La presentación, aunque no tan concurrida como se esperaba, resultó bastante exitosa. Su culpa, por supuesto. Mi intervención se limitó a ciertos aspectos filosóficos formales y ciertas impresiones personales. ¿Qué más podía yo hacer allí? El Maestro había condescendido – nunca se le notó que condescendiera, su bonhomía le ganaba – en enseñarme su discurso para evitar repeticiones, y yo, con aguda conciencia de las diferencias intelectuales, tampoco quería meter las cuatro e irme en caldo, como se dice. Así que le mostré mi ponencia, advirtiéndole que a mí me encantaba salirme del libreto. “Buena, muy buena, nos complementamos muy bien”. Rara vez me he sentido tan orgulloso de algo que haya hecho. El hombre tenía eso. Nunca se redujo un milímetro de su capacidad y su saber, y por eso siempre terminaba por elevarlo a uno. La marca de un Maestro de Verdad.
El Maestro hizo lo que los grandes maestros hacen, dar Cátedra, con mayúscula. Su inmenso dominio filológico y su claridad de expresión, no exenta de ciertos sabrosos cultismos – “no emprenda la lectura de este libro quien no sepa filosofía” – era originalísima y plena de ideas. Sentado ahí junto a él sentía que me elevaba. Y sin embargo, era extraordinariamente simple y humano.
De ahí lo vi casualmente una que otra vez, pero nunca de manera tan personal. Estoy seguro que muchos tienen más experiencias de él. Yo solamente presento las mías.

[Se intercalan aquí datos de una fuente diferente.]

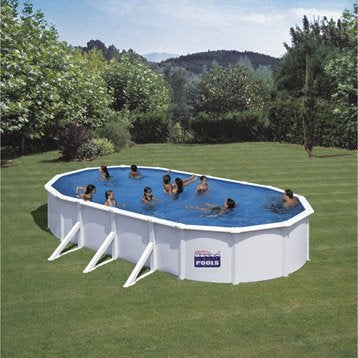 Piscine piscine hors sol bois gonflable tubulaire for Piscine en bois semi enterree leroy merlin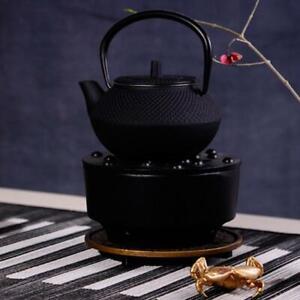 Kettle Strainer Tea Set Infuser Mini Cast Iron Teapot Tea Sets Drinkware 300ml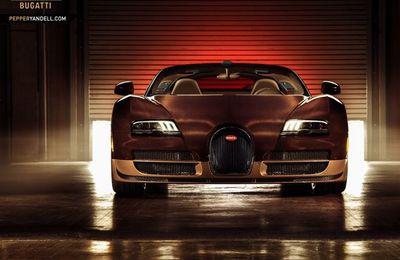 Photos de la Bugatti Grand Sport Vitesse Rembrandt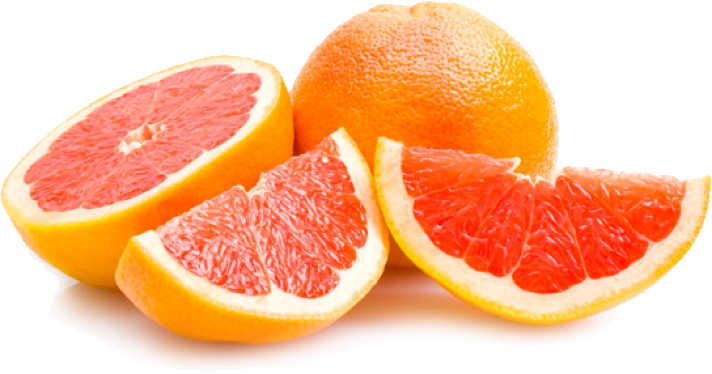 Grapefruit one of our Fruit Products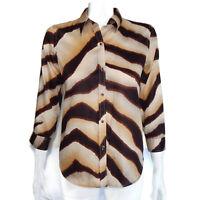 RALPH LAUREN Zebra Stripe Button Front Blouse Brown Tan LRL Cotton Top - XS 2096
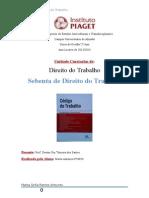 direitodotrabalhosebentamarta-140113202458-phpapp02.docx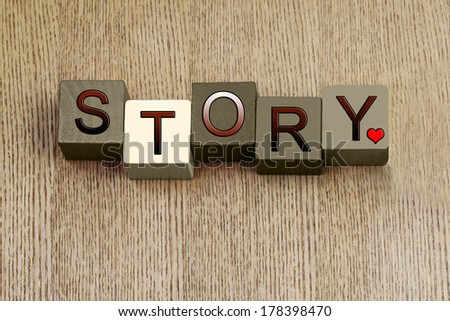 Story Sign, love for creative writing, for writers and authors and education. - stock photo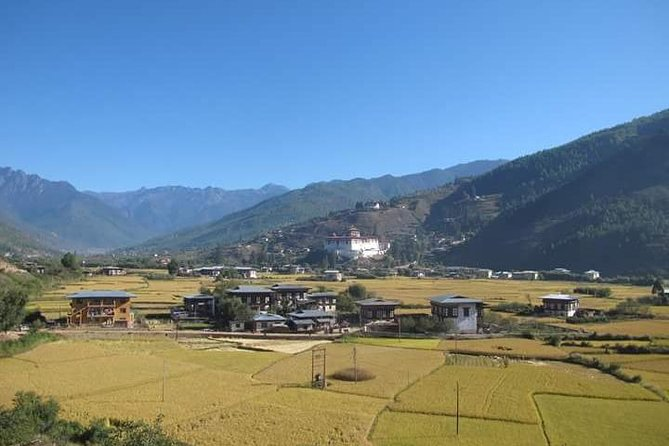 Hidden Bhutan Tour photo 6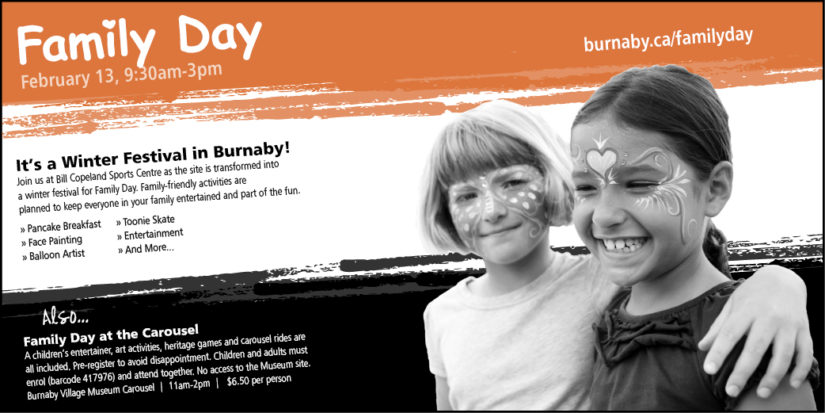 Family Day Events in Burnaby
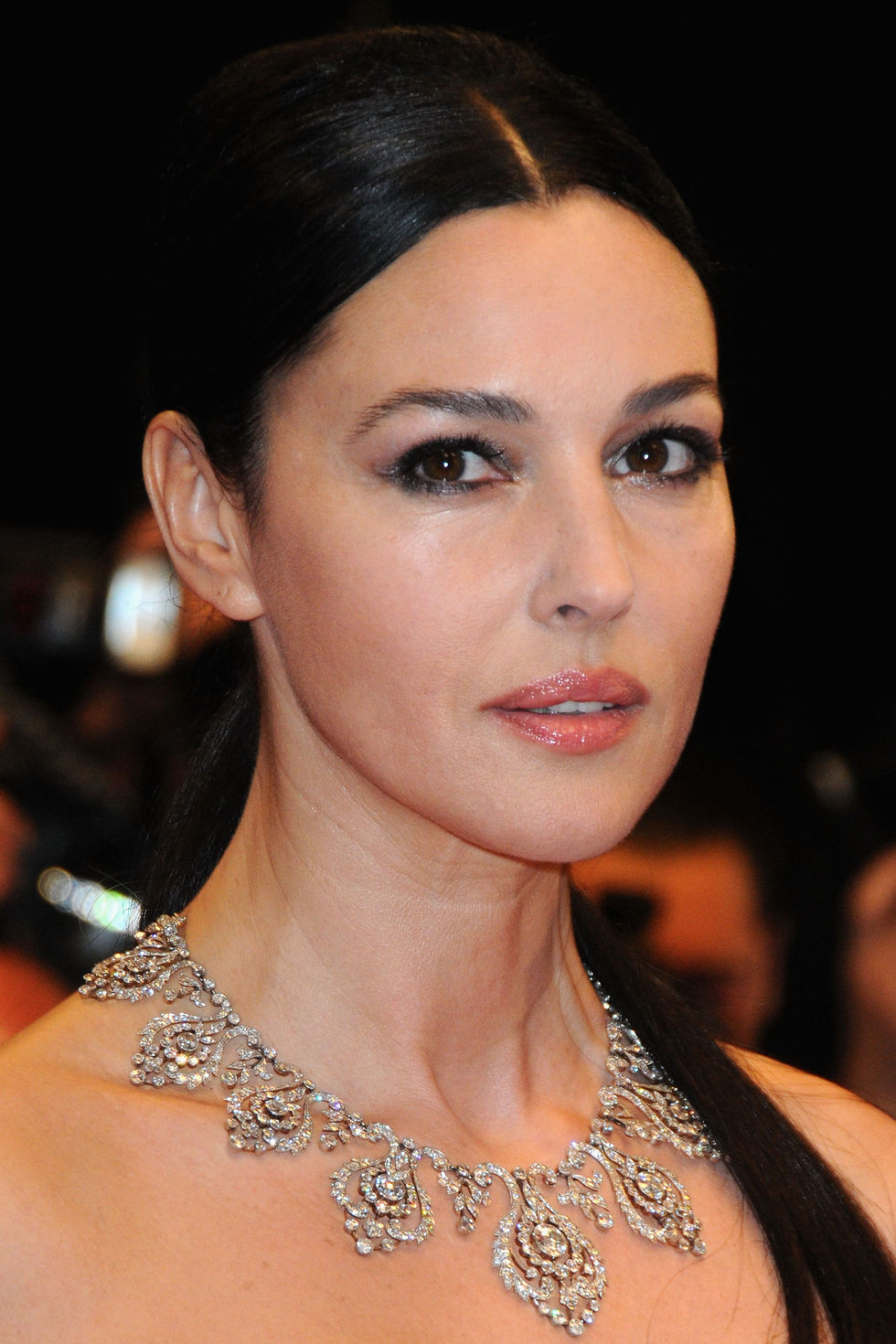 monica-bellucci-dont-look-back-screening-in-cannes-01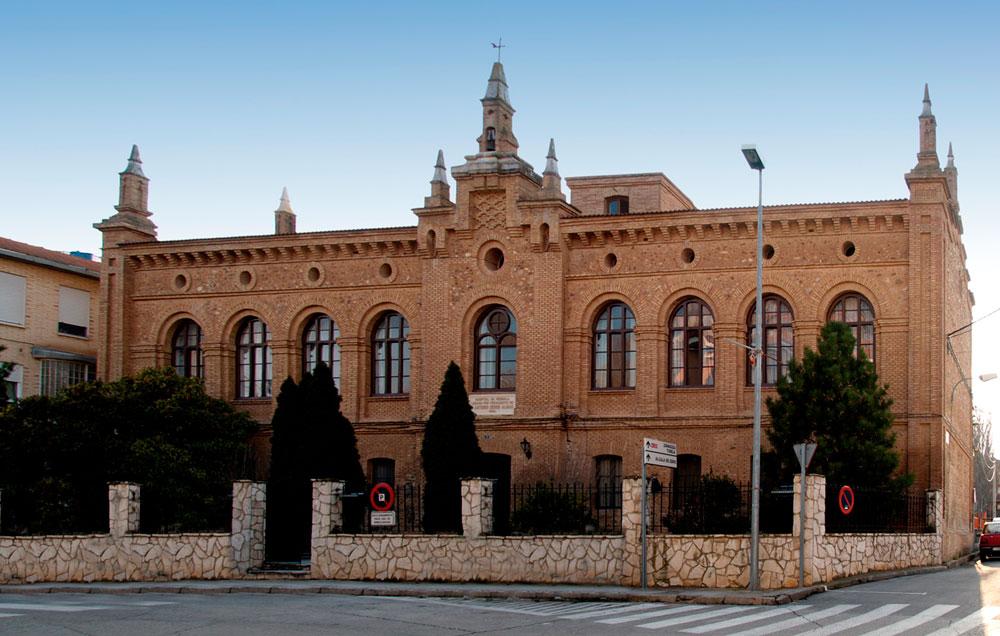 Residencia_Fundación_Zenón_Almau
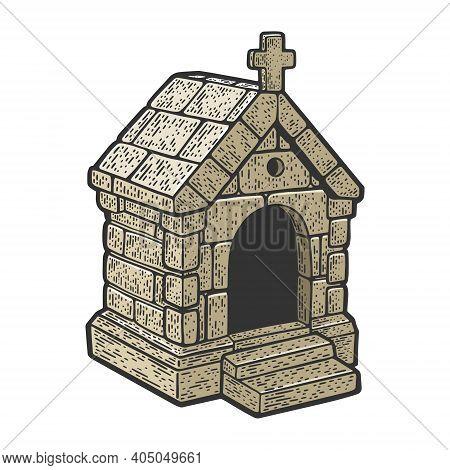 Stone Burial Crypt Tomb Vault Color Sketch Engraving Vector Illustration. T-shirt Apparel Print Desi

Recordaré siempre de él aquello que compartimos tan brevemente, el amor a los libros y a la lectura. Sus combates por el pensamiento, la ciencia, la cultura y su tan querida lectura. Sus artículos, jamás agresivos, que no lo necesitaba, pero directos y esclarecedores. Su compromiso de Maestro. Su extraordinaria sapiencia y erudición. Y sobre todo, recordaré al hombre. Se nos ha ido un Maestro. Tenía 89 años de edad hoy que se ha ido. Pero jamás he conocido un hombre más joven que Luis Jaime Cisneros Vizquerra.
A su familia y amigos, a sus colegas y alumnos y exalumnos, mi más profundo pésame.